Since March 2020, the US has been severely affected economically. Increasing unemployment rates have left many people unable to cover their living costs, including rent.
If eviction was a sensitive topic before, it has become a major concern to Americans since the onset of the pandemic. Millions of people struggled to keep up with expenses during repeated pandemic shutdowns. The less affluent have suffered the most.
The eviction moratorium was their only hope of not being evicted from their homes at such an economically uncertain time.
The Establishment of the Eviction Moratorium
The emergence of the pandemic strongly marked the US economy, causing many people to lose their jobs and fall behind in paying taxes. One of the most affected groups is tenants that rent their homes.

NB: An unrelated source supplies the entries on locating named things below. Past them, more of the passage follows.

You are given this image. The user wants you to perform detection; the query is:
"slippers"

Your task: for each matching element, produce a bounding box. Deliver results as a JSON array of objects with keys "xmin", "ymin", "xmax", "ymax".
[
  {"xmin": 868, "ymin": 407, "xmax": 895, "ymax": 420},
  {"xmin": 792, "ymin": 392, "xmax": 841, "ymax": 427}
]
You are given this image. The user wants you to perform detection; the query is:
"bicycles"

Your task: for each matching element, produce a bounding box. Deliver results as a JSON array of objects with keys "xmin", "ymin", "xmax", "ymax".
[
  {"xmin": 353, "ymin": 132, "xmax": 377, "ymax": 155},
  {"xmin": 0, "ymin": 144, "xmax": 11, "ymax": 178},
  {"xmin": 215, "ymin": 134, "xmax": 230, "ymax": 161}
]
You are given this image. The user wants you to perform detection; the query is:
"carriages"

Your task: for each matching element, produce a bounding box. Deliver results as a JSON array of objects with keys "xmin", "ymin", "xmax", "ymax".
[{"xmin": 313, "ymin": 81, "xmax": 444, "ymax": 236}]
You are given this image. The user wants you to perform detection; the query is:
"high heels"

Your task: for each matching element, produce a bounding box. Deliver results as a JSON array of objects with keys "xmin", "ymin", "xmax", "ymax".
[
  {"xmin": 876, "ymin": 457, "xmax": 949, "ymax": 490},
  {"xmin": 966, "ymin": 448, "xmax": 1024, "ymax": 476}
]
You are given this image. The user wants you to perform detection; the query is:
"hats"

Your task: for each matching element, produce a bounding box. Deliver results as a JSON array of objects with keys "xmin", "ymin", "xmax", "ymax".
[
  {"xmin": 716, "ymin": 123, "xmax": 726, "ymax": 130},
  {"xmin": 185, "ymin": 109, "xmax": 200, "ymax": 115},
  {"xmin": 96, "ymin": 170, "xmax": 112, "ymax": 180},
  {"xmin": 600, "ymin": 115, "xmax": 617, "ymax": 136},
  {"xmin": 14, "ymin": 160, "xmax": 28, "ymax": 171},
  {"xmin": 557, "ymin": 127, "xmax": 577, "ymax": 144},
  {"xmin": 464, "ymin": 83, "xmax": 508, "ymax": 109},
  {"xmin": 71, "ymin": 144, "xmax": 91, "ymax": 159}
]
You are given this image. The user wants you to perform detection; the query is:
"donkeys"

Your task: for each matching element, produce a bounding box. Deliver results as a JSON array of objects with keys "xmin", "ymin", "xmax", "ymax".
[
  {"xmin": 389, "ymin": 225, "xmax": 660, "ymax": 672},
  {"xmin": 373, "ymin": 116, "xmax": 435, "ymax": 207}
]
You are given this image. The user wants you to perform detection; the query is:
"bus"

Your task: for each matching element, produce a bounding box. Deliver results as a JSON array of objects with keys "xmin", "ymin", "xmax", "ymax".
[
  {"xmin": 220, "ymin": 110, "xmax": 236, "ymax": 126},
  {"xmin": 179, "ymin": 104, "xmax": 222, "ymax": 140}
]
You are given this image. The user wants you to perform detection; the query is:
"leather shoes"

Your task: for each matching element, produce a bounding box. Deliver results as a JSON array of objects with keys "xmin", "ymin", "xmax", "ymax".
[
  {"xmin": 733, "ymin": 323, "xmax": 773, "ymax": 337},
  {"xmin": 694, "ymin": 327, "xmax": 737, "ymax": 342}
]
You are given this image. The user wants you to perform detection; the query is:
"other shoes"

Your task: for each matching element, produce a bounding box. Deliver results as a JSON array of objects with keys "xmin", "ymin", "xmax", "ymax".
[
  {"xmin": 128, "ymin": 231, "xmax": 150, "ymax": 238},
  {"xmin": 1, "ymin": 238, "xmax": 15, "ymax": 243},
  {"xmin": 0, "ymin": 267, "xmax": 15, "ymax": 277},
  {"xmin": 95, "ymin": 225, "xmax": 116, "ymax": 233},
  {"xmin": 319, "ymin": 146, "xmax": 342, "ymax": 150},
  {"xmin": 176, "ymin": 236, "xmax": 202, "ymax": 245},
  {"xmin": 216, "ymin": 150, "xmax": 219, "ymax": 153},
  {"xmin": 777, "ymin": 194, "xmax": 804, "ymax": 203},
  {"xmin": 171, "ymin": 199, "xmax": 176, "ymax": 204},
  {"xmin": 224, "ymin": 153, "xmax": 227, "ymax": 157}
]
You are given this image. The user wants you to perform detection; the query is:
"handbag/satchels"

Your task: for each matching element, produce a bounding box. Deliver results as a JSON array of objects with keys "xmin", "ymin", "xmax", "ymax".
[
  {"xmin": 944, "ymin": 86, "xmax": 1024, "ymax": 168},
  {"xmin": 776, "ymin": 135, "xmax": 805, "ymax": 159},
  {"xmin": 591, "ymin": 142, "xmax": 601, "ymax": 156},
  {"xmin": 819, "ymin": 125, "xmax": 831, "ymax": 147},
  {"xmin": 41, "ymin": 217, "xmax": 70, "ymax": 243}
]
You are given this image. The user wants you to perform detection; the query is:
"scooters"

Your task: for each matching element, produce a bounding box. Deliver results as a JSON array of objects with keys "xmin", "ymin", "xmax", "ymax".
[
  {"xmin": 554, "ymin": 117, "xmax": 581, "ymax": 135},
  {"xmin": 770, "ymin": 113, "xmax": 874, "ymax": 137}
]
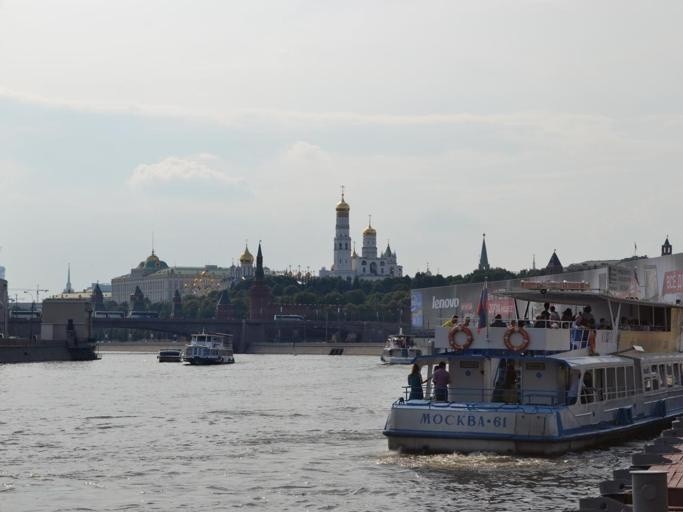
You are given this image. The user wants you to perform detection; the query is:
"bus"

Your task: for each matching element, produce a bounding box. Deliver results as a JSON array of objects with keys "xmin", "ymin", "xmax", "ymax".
[
  {"xmin": 8, "ymin": 310, "xmax": 40, "ymax": 319},
  {"xmin": 273, "ymin": 314, "xmax": 304, "ymax": 320},
  {"xmin": 129, "ymin": 311, "xmax": 158, "ymax": 319},
  {"xmin": 94, "ymin": 310, "xmax": 125, "ymax": 320}
]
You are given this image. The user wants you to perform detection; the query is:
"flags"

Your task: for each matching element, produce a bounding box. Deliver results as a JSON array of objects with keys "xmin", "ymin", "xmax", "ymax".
[{"xmin": 474, "ymin": 288, "xmax": 488, "ymax": 335}]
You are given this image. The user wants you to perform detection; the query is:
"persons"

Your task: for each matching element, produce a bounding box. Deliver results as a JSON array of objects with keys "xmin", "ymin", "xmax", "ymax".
[
  {"xmin": 490, "ymin": 358, "xmax": 506, "ymax": 402},
  {"xmin": 406, "ymin": 362, "xmax": 423, "ymax": 401},
  {"xmin": 430, "ymin": 360, "xmax": 449, "ymax": 402},
  {"xmin": 489, "ymin": 313, "xmax": 507, "ymax": 327},
  {"xmin": 456, "ymin": 315, "xmax": 470, "ymax": 327},
  {"xmin": 566, "ymin": 371, "xmax": 591, "ymax": 405},
  {"xmin": 491, "ymin": 358, "xmax": 516, "ymax": 403},
  {"xmin": 432, "ymin": 365, "xmax": 439, "ymax": 399},
  {"xmin": 441, "ymin": 314, "xmax": 458, "ymax": 328},
  {"xmin": 511, "ymin": 302, "xmax": 671, "ymax": 331}
]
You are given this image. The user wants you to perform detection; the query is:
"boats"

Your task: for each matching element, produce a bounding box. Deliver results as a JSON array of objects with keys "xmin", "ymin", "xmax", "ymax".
[
  {"xmin": 378, "ymin": 331, "xmax": 420, "ymax": 365},
  {"xmin": 183, "ymin": 330, "xmax": 236, "ymax": 368},
  {"xmin": 380, "ymin": 278, "xmax": 682, "ymax": 462},
  {"xmin": 156, "ymin": 348, "xmax": 182, "ymax": 363}
]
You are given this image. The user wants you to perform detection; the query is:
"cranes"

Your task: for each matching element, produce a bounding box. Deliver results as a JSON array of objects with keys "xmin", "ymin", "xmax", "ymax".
[{"xmin": 8, "ymin": 283, "xmax": 48, "ymax": 302}]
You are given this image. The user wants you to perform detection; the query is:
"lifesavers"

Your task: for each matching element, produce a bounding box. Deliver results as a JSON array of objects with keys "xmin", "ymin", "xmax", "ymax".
[
  {"xmin": 591, "ymin": 335, "xmax": 597, "ymax": 352},
  {"xmin": 449, "ymin": 326, "xmax": 473, "ymax": 350},
  {"xmin": 504, "ymin": 327, "xmax": 529, "ymax": 351}
]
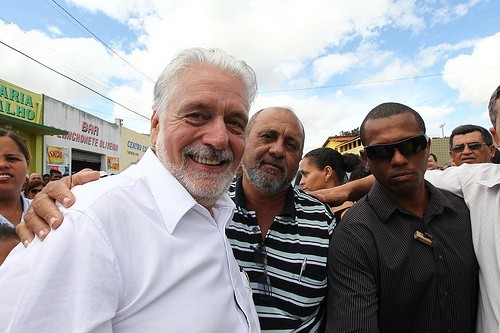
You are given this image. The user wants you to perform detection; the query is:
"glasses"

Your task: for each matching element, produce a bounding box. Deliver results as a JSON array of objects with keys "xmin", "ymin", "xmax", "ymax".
[
  {"xmin": 363, "ymin": 134, "xmax": 430, "ymax": 161},
  {"xmin": 449, "ymin": 141, "xmax": 490, "ymax": 154},
  {"xmin": 30, "ymin": 189, "xmax": 43, "ymax": 194}
]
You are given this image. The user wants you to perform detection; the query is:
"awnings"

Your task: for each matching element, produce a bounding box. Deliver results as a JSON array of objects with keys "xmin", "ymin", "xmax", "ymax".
[{"xmin": 0, "ymin": 113, "xmax": 68, "ymax": 136}]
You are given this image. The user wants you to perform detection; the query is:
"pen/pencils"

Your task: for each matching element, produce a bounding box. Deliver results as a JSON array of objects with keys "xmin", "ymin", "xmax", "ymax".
[
  {"xmin": 240, "ymin": 266, "xmax": 251, "ymax": 290},
  {"xmin": 300, "ymin": 258, "xmax": 306, "ymax": 282}
]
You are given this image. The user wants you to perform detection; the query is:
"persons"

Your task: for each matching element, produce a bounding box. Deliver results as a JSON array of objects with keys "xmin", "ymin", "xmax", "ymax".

Lost wages and lost jobs left millions of people unable to cover rental costs, bringing them one step closer to the worst-case scenario in a tenancy – an eviction.
Insight: According to a Census Bureau survey, around 10 million tenants were behind on their rent. They were at risk of eviction in the middle of January, and 16 million tenants had minimal confidence they could pay rent in February.
In the context of the pandemic, a wave of evictions would only force people to move into their family’s houses or homeless shelters. This would have put the shelters past capacity in no time.
This would have been dangerous when a deadly virus posed a major threat, and national measures imposed social distancing, which could have led to an increase in Covid-19 cases among homeless people.
This has become a priority concern of the authorities, so they have instituted the eviction moratorium as a critical health measure.
The federal nationwide eviction moratorium had been in place since March 2020, with the primary goal of providing relief for those who could not afford to pay rent during the pandemic in a shutdown economy.
Initially, the moratorium was established as part of the CARES Act, and the CDC would later take over after the expiration of the CARES Moratorium Act.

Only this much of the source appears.